▶ _Cuplikan Teks_
InHIDES dan Komnas Perempuan Gelar Diskusi Terkait RUU PPRT

Capture Webinar  terkait Perencanaan Undang-undang Perlindungan Pekerja Rumah Tangga (RUU PPRT), Rabu (20/4/2022) dengan tema “Habis TPKS Terbitlah UU PPRT”. 
Capture Webinar  terkait Perencanaan Undang-undang Perlindungan Pekerja Rumah Tangga (RUU PPRT), Rabu (20/4/2022) dengan tema “Habis TPKS Terbitlah UU PPRT”. 

Gorontalo – Institute for Humanities and Development Studies (InHIDES) bersama Komisi Nasional Anti Kekerasan Terhadap Perempuan menggelar webinar terkait Perencanaan Undang-undang Perlindungan Pekerja Rumah Tangga (RUU PPRT), Rabu (20/4/2022) dengan tema “Habis TPKS Terbitlah UU PPRT”. 

Direktur InHIDES, Tarmizi Abbas mengatakan RUU PPRT harus menjadi undang-undang yang menjadi dasar untuk pekerja rumah tangga untuk mendapatkan hak-hak mereka. Pasalnya, PRT merupakan salah satu profesi yang harus dihargai dan dihormati, serta harus diatur dalam undang-undang.

Bacaan Lainnya

“Sampai hari ini, belum ada aturan yang mengatur lebih spesifik tentang PRT. Terlebih lagi, data BPS tahun 2022 menyebutkan bahwa profesi PRT masih dikategorikan bukan angkatan kerja,” kata Tarmizi Abbas 

Padahal, berdasarkan survei yang dilakukan oleh International Labour Organization (ILO) pada tahun 2015, terdapat 4,2 juta PRT di Indonesia. Sementara JALA PRT memperkirakan jumlah PRT di tahun 2022 telah mencapai 5 juta orang.

▶ _Soal Latihan_
1. Ketik ulang bagian cuplikan teks yang dimulai dengan "Direktur InHIDES, Tarmizi" dan berlanjut hingga "diatur dalam undang-undang.".
2. Menurut cuplikan teks, berapa jumlah PRT di Indonesia berdasarkan survei ILO tahun 2015?
Baris data di bawah ini tidak perlu digunakan.

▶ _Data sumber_
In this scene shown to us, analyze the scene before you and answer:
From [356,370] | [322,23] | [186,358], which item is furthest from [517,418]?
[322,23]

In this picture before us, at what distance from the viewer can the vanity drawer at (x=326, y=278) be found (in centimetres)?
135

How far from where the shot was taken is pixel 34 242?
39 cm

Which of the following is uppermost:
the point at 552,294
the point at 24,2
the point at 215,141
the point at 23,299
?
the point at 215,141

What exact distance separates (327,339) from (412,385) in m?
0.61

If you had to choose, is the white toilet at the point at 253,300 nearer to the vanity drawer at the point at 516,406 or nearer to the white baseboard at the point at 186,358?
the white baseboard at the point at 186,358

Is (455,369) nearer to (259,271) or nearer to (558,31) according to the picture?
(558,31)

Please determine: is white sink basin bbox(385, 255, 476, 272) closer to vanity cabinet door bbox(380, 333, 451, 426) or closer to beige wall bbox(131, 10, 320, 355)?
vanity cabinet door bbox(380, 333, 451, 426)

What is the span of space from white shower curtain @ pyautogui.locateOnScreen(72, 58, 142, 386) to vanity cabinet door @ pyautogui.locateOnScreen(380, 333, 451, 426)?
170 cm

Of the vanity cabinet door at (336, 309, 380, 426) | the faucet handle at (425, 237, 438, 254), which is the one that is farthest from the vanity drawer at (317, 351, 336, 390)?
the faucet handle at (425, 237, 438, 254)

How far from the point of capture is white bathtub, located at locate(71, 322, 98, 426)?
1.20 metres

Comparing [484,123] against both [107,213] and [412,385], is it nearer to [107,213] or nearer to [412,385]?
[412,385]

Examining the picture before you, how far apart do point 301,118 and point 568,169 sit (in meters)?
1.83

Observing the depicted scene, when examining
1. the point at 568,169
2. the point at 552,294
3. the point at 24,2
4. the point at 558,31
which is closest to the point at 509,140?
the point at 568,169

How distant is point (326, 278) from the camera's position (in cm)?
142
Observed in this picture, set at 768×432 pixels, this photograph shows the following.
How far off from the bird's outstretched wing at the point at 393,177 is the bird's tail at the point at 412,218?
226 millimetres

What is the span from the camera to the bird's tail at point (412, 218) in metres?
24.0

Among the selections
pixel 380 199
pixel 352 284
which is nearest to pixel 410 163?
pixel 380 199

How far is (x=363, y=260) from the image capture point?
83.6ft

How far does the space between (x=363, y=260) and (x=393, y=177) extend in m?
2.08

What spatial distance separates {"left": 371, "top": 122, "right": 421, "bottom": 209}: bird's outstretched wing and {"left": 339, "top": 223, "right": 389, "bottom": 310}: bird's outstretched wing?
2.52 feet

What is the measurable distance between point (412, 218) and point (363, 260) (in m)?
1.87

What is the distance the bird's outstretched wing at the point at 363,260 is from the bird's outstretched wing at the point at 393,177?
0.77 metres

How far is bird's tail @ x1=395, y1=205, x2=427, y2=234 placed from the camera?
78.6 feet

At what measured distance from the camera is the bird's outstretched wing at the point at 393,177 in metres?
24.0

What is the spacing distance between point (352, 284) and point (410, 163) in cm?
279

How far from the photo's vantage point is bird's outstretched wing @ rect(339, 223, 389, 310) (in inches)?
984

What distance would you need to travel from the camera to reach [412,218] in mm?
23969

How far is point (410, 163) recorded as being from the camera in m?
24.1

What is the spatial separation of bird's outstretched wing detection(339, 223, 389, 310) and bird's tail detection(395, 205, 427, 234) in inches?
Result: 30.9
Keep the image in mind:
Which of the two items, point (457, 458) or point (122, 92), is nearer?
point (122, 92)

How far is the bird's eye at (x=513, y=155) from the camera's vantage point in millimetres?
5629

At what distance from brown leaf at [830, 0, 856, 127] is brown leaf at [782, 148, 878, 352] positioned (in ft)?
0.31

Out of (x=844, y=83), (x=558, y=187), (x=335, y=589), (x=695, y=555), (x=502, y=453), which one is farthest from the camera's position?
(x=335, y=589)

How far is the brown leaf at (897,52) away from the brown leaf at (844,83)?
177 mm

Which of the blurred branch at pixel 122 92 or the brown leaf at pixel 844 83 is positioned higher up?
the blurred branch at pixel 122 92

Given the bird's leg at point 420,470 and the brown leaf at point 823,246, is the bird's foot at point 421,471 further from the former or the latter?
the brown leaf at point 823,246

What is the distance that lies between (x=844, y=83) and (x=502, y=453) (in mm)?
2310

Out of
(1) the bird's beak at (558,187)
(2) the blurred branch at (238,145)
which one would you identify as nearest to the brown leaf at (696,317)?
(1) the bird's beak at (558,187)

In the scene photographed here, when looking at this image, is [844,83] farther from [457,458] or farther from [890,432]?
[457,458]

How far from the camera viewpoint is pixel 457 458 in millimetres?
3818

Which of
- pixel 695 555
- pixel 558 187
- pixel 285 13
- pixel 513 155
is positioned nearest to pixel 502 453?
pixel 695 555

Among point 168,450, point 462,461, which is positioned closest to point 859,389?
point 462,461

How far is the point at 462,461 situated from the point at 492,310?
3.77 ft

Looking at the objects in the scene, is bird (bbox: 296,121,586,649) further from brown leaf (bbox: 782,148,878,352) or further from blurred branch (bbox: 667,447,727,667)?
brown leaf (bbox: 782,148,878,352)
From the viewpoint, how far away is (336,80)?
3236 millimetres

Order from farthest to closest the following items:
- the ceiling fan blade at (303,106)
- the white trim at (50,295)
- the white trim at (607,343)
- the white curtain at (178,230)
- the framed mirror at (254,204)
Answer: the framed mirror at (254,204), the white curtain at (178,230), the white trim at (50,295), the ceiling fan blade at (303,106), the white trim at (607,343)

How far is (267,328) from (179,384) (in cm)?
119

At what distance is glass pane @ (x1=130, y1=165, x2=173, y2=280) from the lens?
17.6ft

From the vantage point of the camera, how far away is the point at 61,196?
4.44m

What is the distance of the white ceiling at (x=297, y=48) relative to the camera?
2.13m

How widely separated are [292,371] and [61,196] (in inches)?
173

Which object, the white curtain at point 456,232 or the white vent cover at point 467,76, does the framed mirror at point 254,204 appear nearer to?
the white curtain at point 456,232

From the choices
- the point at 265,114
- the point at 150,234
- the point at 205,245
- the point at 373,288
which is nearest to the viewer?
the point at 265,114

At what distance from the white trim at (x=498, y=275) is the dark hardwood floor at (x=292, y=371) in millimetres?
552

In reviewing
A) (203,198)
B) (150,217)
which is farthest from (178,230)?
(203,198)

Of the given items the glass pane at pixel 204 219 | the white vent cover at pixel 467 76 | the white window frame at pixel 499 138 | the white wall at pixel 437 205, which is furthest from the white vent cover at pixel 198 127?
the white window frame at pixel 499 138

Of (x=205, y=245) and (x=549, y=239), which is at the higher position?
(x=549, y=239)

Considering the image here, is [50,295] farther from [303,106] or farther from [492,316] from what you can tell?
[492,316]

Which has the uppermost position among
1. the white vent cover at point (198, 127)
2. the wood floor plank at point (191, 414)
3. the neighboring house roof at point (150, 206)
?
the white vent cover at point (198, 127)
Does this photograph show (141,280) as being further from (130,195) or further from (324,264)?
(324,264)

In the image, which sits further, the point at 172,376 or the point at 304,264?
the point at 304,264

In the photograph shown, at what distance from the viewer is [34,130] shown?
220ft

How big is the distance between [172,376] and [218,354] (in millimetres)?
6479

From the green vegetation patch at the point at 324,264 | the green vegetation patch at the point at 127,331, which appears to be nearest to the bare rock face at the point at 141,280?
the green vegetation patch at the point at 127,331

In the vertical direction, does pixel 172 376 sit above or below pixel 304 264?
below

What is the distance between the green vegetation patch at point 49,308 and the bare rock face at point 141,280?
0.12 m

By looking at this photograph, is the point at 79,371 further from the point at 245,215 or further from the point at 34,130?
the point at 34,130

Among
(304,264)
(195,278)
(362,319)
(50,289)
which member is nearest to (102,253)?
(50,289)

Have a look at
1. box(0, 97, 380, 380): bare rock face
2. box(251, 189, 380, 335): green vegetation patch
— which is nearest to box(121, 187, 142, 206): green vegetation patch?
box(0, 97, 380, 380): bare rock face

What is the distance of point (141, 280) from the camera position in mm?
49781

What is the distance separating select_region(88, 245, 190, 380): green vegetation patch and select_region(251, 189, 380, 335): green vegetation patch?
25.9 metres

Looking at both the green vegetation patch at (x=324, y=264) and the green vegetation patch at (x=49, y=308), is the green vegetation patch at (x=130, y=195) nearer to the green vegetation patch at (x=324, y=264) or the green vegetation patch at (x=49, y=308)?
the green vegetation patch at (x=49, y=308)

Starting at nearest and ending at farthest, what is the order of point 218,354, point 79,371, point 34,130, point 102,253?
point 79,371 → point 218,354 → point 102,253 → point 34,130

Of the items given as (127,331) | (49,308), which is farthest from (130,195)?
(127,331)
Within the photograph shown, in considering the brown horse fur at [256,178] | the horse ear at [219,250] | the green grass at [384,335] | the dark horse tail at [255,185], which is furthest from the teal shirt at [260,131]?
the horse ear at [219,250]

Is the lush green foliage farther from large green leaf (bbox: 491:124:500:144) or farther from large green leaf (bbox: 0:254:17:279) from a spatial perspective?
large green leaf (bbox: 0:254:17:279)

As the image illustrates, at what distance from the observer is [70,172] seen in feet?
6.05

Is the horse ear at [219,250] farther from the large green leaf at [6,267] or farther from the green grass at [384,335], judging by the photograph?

▶ _Jawaban Tiap Soal_
1.
Direktur InHIDES, Tarmizi Abbas mengatakan RUU PPRT harus menjadi undang-undang yang menjadi dasar untuk pekerja rumah tangga untuk mendapatkan hak-hak mereka. Pasalnya, PRT merupakan salah satu profesi yang harus dihargai dan dihormati, serta harus diatur dalam undang-undang.

2. 4,2 juta PRT.